• **What to work on**
Each line in the entries below that holds the string "count" is to be listed.

• **Data for review**
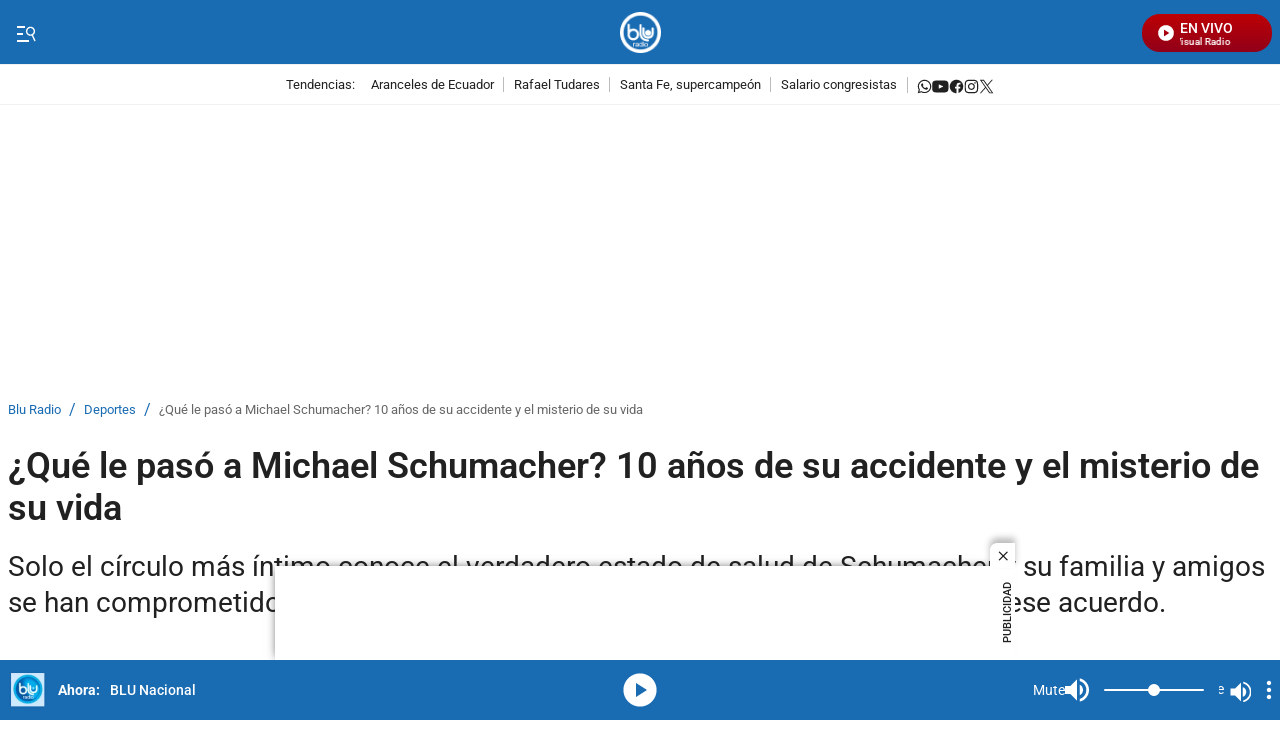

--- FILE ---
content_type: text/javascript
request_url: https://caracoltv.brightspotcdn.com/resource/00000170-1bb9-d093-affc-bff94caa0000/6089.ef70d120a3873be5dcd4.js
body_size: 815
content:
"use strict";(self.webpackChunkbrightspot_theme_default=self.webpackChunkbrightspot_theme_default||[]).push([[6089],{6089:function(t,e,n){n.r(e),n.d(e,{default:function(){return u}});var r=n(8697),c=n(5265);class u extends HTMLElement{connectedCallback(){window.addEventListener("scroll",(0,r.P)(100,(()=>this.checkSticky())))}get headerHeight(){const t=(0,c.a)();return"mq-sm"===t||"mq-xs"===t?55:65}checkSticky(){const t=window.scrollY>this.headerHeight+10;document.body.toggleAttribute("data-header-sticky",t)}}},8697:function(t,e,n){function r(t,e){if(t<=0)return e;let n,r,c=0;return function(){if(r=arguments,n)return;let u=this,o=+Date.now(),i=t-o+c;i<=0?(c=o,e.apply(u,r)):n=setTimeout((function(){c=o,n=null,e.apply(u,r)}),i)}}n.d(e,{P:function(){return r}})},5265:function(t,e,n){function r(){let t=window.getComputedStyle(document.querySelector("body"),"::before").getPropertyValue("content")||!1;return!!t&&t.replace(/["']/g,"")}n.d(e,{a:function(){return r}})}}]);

==

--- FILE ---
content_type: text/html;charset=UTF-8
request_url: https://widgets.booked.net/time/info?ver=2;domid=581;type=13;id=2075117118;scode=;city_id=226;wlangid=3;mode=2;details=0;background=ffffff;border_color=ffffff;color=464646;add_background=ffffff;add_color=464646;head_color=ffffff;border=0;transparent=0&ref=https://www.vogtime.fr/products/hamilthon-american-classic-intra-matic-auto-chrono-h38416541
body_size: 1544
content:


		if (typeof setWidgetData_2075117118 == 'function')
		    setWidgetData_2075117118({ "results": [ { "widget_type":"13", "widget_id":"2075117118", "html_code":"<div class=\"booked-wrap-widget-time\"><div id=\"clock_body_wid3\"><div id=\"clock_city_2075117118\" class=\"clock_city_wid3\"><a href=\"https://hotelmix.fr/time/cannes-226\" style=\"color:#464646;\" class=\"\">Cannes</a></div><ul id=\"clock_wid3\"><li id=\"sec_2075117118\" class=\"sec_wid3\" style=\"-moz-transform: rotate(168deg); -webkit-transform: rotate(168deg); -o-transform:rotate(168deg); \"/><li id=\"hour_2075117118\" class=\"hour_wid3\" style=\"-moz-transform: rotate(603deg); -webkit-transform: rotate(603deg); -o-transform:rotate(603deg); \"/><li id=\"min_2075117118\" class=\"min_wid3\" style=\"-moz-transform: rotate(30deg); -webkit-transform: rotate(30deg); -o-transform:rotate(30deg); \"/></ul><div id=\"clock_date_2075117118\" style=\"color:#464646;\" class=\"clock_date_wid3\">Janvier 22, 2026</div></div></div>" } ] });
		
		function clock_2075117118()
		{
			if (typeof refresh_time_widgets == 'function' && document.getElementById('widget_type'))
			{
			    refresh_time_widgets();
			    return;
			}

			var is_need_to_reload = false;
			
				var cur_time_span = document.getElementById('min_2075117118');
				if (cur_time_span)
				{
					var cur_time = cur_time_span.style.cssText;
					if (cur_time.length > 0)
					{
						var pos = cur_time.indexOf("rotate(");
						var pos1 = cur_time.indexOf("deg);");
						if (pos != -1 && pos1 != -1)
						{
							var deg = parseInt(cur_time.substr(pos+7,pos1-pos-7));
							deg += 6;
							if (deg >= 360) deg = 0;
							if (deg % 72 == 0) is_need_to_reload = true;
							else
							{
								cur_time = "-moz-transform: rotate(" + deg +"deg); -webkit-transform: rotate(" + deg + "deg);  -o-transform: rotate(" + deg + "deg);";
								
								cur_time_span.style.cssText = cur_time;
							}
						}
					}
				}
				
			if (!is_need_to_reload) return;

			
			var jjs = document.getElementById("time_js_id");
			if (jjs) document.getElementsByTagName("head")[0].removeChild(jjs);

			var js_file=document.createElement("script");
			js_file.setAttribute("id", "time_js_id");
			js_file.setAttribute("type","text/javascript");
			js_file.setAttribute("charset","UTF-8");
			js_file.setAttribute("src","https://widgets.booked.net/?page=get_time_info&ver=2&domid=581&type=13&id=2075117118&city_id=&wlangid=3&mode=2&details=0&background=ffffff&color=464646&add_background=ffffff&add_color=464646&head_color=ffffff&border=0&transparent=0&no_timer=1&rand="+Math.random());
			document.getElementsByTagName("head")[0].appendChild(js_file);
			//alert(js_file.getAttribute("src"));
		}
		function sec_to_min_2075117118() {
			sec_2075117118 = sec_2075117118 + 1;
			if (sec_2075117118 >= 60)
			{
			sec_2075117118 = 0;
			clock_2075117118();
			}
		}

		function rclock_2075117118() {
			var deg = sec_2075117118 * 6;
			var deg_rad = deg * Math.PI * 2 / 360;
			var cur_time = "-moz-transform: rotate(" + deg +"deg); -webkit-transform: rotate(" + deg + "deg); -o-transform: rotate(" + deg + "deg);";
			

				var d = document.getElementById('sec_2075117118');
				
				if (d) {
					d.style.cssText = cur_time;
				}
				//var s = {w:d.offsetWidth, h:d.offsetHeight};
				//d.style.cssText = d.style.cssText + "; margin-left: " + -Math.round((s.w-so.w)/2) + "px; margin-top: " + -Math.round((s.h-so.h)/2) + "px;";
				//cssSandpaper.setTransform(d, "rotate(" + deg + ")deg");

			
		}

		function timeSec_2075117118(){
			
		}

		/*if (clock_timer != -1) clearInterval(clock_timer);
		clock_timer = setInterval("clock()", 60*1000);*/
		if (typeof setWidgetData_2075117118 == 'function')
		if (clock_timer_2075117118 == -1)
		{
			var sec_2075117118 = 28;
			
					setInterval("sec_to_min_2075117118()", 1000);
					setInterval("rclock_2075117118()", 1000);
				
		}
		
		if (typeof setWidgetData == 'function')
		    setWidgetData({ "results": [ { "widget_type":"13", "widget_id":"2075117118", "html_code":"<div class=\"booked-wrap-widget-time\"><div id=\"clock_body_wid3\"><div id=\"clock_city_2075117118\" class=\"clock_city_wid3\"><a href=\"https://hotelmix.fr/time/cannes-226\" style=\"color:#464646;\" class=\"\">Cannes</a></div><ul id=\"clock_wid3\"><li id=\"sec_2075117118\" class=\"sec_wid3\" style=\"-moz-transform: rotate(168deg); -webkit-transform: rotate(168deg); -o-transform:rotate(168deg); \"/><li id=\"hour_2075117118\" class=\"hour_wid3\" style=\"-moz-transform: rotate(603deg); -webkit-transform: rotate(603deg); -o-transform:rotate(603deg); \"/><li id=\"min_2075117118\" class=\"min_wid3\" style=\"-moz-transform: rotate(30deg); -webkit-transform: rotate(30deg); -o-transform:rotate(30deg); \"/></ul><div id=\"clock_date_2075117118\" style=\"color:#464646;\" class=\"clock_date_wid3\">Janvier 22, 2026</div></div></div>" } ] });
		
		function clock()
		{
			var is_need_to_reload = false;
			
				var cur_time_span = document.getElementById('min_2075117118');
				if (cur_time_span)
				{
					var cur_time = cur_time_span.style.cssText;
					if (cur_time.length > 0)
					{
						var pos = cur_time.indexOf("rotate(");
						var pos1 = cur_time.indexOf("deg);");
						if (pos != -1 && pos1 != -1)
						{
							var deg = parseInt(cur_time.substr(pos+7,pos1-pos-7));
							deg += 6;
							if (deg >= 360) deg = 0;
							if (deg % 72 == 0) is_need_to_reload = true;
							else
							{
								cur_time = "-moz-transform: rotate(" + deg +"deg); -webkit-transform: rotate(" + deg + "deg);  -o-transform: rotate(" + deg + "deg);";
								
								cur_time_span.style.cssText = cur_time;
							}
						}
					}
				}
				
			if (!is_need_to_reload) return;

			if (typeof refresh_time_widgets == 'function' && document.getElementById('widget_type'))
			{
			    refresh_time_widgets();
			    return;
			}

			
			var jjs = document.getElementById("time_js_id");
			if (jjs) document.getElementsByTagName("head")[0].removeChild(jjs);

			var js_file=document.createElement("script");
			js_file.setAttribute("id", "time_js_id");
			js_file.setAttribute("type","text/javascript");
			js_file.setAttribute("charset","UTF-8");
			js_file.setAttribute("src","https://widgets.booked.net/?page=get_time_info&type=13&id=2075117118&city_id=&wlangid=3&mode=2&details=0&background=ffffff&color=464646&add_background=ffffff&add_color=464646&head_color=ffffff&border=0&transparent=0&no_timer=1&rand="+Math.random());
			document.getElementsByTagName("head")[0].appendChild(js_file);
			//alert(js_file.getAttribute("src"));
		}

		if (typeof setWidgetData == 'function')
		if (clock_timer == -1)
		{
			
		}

...

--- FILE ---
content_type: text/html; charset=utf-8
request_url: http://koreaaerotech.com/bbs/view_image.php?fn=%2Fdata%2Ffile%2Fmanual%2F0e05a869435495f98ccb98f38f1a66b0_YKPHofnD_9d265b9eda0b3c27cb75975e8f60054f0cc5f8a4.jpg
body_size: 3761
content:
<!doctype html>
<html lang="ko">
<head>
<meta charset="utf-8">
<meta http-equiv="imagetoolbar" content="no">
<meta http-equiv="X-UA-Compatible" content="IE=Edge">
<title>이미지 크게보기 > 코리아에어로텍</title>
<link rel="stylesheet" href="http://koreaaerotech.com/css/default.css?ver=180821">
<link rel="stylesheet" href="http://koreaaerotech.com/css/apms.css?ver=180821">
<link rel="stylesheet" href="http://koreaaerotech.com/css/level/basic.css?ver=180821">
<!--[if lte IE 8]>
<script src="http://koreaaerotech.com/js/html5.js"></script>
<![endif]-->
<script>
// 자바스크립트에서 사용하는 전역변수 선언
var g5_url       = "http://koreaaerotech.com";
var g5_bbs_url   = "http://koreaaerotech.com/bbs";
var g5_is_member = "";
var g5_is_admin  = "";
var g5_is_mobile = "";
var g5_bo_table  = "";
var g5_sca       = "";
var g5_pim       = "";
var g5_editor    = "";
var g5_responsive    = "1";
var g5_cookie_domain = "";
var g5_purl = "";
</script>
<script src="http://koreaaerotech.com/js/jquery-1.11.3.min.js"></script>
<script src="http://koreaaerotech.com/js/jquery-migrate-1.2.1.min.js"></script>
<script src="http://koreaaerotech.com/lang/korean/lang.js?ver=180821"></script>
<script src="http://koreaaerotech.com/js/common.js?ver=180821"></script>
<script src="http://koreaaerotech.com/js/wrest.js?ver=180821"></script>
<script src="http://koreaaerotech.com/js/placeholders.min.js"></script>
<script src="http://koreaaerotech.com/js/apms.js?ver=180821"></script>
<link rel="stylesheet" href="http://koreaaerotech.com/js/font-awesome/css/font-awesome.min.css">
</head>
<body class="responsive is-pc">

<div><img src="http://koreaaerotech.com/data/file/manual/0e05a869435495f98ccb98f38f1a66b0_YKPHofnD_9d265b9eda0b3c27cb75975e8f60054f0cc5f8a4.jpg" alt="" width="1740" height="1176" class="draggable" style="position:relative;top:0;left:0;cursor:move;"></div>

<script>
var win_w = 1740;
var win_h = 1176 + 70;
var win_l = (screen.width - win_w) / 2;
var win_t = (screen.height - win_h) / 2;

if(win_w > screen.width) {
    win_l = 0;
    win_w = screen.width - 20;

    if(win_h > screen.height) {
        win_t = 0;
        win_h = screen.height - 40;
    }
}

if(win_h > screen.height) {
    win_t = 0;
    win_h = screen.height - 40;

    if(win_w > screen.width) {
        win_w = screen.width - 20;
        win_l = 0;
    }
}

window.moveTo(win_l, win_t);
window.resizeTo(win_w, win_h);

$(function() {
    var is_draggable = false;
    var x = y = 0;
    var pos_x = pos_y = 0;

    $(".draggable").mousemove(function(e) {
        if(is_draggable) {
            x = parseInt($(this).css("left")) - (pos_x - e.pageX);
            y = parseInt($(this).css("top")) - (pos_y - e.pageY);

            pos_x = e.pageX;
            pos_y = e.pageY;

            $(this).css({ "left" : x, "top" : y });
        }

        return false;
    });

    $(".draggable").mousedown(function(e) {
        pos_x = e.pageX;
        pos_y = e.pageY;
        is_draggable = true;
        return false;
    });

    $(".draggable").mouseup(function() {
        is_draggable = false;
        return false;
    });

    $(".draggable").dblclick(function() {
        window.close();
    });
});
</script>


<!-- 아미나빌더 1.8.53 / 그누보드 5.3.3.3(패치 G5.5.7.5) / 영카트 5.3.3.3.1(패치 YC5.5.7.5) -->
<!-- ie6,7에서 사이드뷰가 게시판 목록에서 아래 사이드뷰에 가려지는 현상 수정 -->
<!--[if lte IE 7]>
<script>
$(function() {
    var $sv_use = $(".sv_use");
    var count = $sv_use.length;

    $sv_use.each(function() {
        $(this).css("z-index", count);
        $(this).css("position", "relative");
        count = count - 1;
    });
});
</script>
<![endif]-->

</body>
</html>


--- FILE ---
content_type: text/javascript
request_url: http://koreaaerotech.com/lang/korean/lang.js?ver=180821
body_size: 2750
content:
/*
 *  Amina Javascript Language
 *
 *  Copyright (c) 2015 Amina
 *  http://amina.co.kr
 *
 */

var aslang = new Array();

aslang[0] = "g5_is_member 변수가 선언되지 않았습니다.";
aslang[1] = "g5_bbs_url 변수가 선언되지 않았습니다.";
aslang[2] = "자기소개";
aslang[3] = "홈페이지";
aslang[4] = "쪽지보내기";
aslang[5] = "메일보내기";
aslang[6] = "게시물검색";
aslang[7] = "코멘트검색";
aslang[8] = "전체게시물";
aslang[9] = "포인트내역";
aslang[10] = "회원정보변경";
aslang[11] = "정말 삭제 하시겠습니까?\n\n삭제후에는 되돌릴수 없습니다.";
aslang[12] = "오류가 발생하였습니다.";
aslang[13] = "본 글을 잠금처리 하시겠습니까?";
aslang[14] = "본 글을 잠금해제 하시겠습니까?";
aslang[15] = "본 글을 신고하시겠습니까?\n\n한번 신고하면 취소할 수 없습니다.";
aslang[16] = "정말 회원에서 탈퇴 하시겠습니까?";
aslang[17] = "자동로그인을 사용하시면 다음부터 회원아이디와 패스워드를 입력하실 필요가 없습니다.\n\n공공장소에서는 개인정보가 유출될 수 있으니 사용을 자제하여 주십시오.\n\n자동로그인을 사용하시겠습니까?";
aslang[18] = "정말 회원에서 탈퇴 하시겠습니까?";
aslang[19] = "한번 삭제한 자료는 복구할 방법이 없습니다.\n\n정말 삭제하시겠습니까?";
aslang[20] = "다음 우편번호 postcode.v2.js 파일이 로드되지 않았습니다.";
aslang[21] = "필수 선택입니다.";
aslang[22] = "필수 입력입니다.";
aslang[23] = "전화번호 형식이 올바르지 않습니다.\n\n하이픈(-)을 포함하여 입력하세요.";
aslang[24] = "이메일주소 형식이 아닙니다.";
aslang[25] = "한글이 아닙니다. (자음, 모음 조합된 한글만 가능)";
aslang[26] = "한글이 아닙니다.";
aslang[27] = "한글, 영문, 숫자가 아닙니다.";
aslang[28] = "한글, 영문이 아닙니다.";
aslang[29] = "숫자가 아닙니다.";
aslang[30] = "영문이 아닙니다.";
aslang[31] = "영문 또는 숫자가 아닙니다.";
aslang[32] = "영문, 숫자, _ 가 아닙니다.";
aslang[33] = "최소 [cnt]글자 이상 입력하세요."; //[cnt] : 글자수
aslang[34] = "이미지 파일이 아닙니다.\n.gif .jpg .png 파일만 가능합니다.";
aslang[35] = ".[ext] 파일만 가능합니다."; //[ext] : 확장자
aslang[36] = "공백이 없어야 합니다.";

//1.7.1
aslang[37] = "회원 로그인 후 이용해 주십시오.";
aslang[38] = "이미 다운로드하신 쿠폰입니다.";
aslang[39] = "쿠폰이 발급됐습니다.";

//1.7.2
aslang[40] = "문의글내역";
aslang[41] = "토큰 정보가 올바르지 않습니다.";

• **Answer area**
    var count = $sv_use.length;
        $(this).css("z-index", count);
        count = count - 1;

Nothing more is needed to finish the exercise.